A report published recently in the Massachusetts Institute of Technology's MIT Technology Review brought the topic up for discussion. Harald Ott, a surgeon from the Harvard Medical School, is said to be spearheading the refurbished animal organ revolution. The report states that someday, people who need transplants may view Ott's methods as the standard solution for all of their problems.
According to the report, Ott's lab has unusual methods that involve taking animal organs and cleaning them up, then later turning them into human-compatible versions that can be used in actual, live organ transplants. The process usually starts with the animal organs being hooked up to a pump, which then send detergent throughout them in order to clean them up. Then, once the organs have been emptied of all traces of their animal origins, they are treated as a sort of empty scaffolding, which can be populated with human stem cells taken from patients – the potential recipients. It is through this that the scientists at the lab aim to create fully compatible human organs that won't be rejected by the body of the person who receives the organ in a transplant.

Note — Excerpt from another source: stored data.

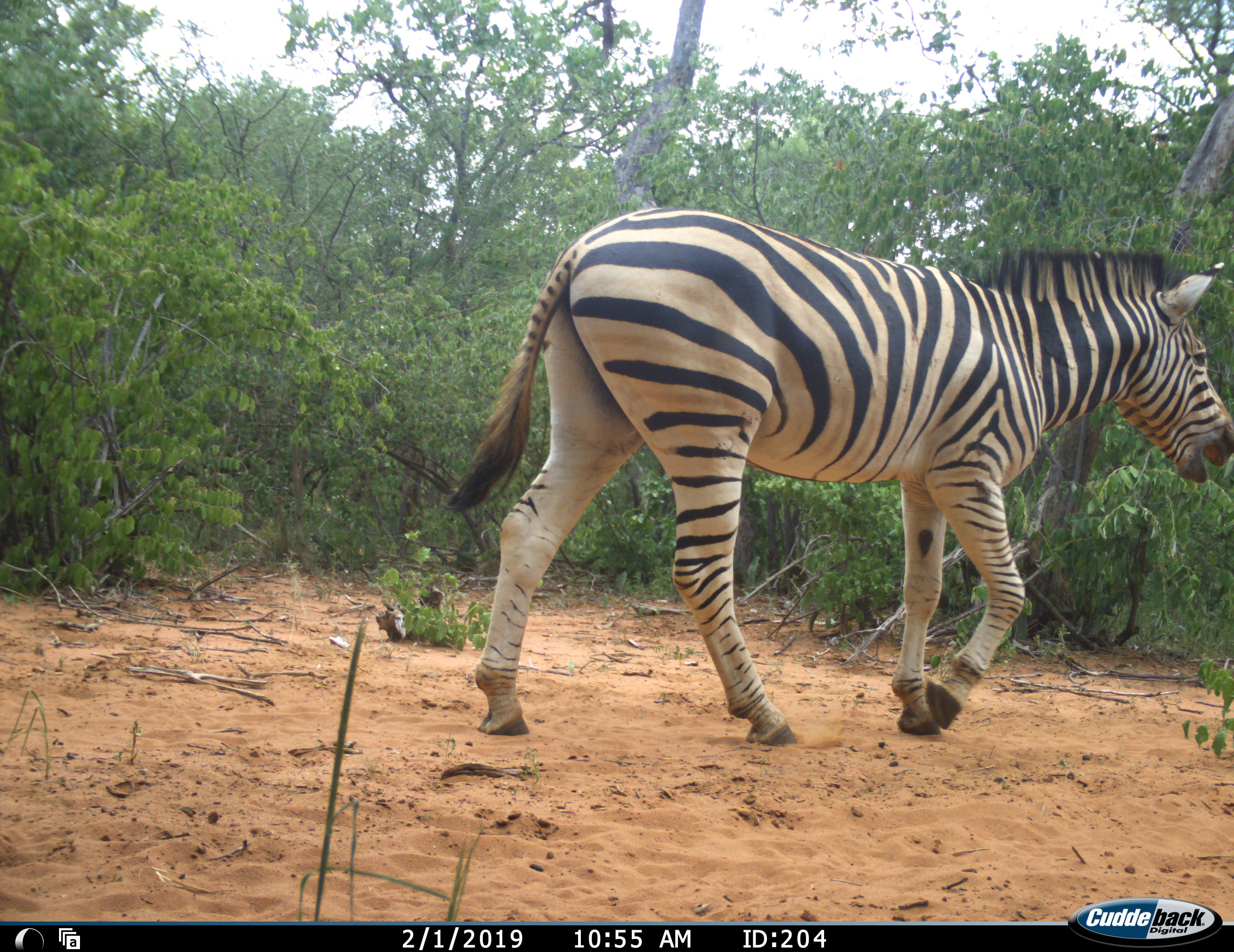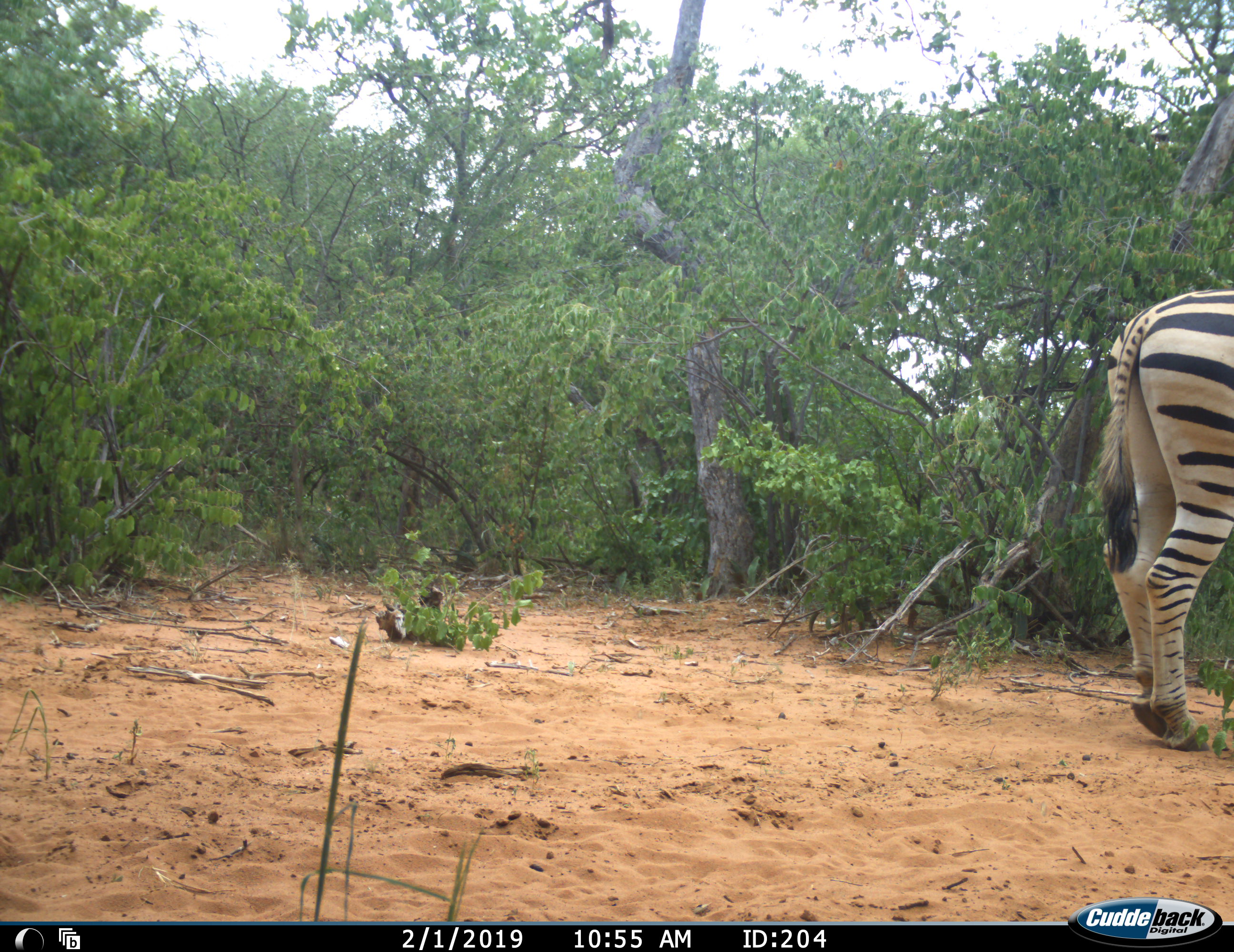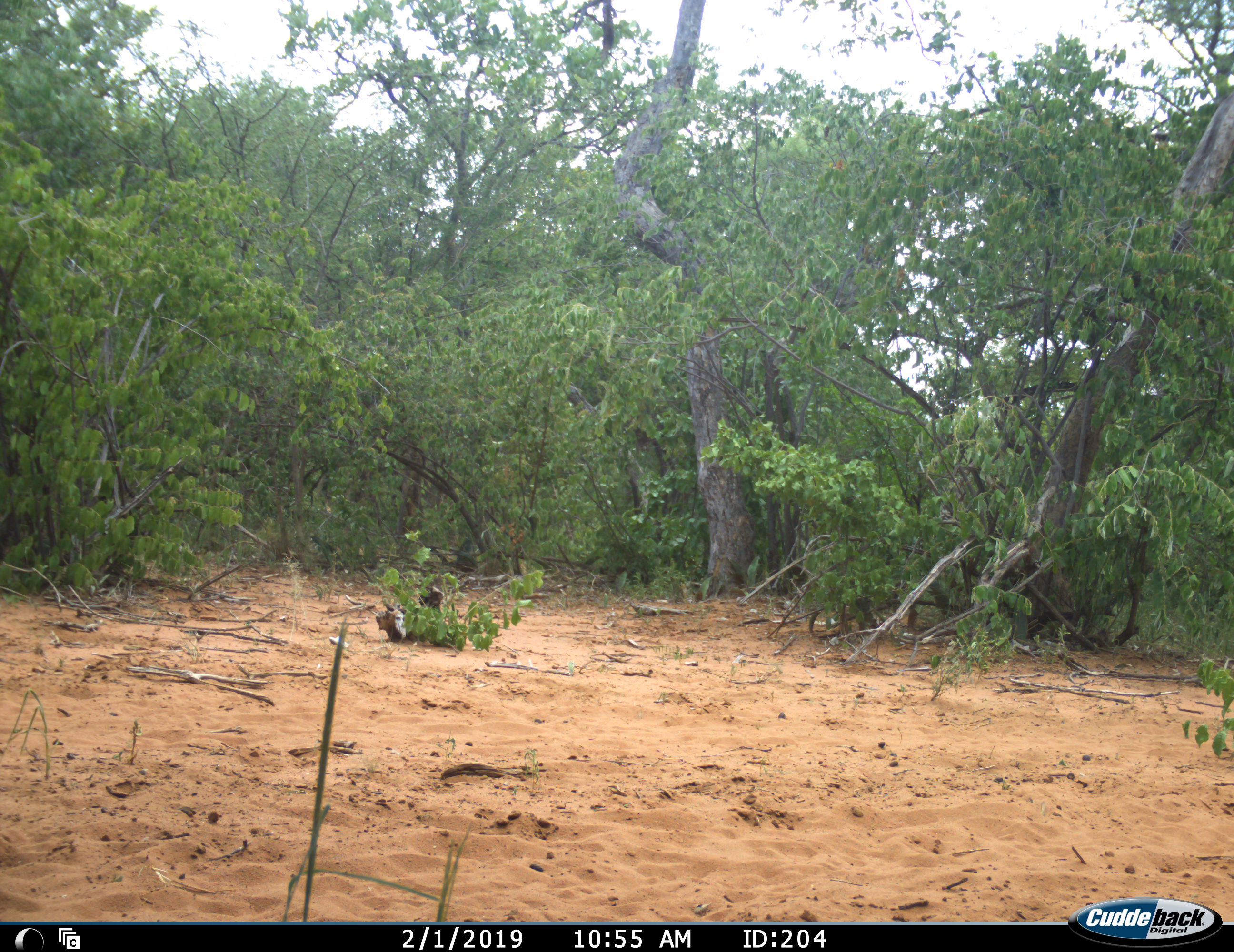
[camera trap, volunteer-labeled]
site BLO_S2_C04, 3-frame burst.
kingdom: Animalia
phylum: Chordata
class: Mammalia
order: Perissodactyla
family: Equidae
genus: Equus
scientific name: Equus quagga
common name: plains zebra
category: zebraplains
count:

It is said that the lab's most recent work is based on an old technique developed by Ott himself called lung regeneration, a process that turns lungs from animals such as rats and pigs into lungs that are fully compatible with humans. Although rat lungs aren't really suitable for human lung transplants, they at least offer a good way of testing if the regeneration procedure even works, according to the lab scientists.
Using their current methods, the team at Ott's lab has been able to transplant organs that were re-created using human stem cells right back into the pigs and rats from which they were taken. Of course, the fact that the lungs already had human cells inside them made them foreign to the animals, so they were rejected and the animals weren't able to survive past a week. To the team, this meant success as it proved that their methods can indeed work in real, live organisms.
Working or not, the methods and processes used in Ott's lab certainly cross a lot of moral and ethical boundaries. For one thing, any and all "donor" animals would be serving no other purpose except to die if the transplant operations are ever going to be successful. Not to mention, if the process becomes streamlined, Ott's lab and others like it would most likely function as mere "transplant farms" that would raise animals only to slaughter them when their organs need to be harvested for human transplant recipients.
This kind of work still has a long way to go before it ever becomes accepted by the general public. And it might be far easier to instill a sense of personal responsibility and accountability in individuals instead of pushing for its acceptance, so that people can be more open to alternative forms of treatment that are more natural. People can take better care of themselves as well as others by simply being more mindful of their lifestyle, instead of waiting for things to become so bad that they need a full-blown organ transplant.